Fura-2 was excited by a xenon lamp at 380 nm, and emission was detected at wavelengths greater than 512 nm using a cooled CCD camera (PXL-37; Photometrics, Tucson, AZ) in frame transfer mode. Software for this camera was provided by Dr. Joseph Callaway (University of Tennessee, Memphis, TN). Changes in intracellular calcium were determined at a single excitation wavelength (380 nm) by normalizing changes in fluorescence (ΔF) to resting fluorescence levels (F) and reported as percent ΔF/F. Autofluorescence was determined from a nondendritic region lacking any changes in fluorescence signal or from fluorescence sequences taken 200–300 μm away from the filled cell with the same laminar register within CA3. Bleaching was corrected by subtracting control images without electrical or synaptic stimulation. Calcium imaging, electrical stimulation, and data acquisition were coordinated using the Master-8 stimulus generator (A.M.P.I., Jerusalem, Israel).

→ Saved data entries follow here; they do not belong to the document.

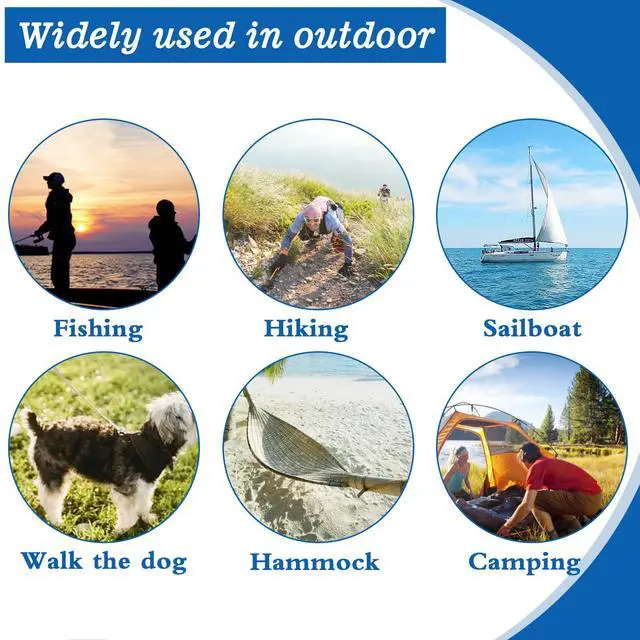 Widely used in outdoor

Fishing

Hiking

Sailboat

Walk the dog

Hammock

Camping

Data analysis. The effect of the protein synthesis inhibitor anisomycin on the induction of MF-LTP was measured by comparing the percent change in the EPSP slope in the last 5 min of the baseline period with the last 5 min of the 1 hr collection period. This percent change was calculated using a trimmed mean. Inherent in in vivo recordings are physiological artifacts (heartbeat, synchronous firing of pyramidal cells) that sporadically can alter evoked responses slopes. Trimming of means is an accepted technique (Wainer, 1982) for reducing sample variability and minimizing the contribution of these sources of spurious signals. The calculation of the trimmed mean is conducted by eliminating the highest and the lowest numbers from the distribution, including the last 5 min of the baseline and the last 5 min of the 1 or 2 hr (CPP-treated group) collection period. The significance of the percent change values in the EPSP slope and the percent changes of [³⁵S]methionine incorporation was determined using a one-way ANOVA. Data from the groups that received cycloheximide, CPP alone, nonpotentiated control with anisomycin, or anisomycin in the contralateral CA3 side were analyzed using a dependent Student's t test to determine whether post-treatment and post-tetanization responses were different from those recorded during the baseline period. An independent Student'st test was used to compare post-tetanization responses between the group that received anisomycin in the contralateral CA3 and the Ringer's solution-treated control. A one-way repeated measure ANOVA was used to analyze the anisomycin-treated but not potentiated group. Measurements were obtained at 20, 40, and 80 min periods.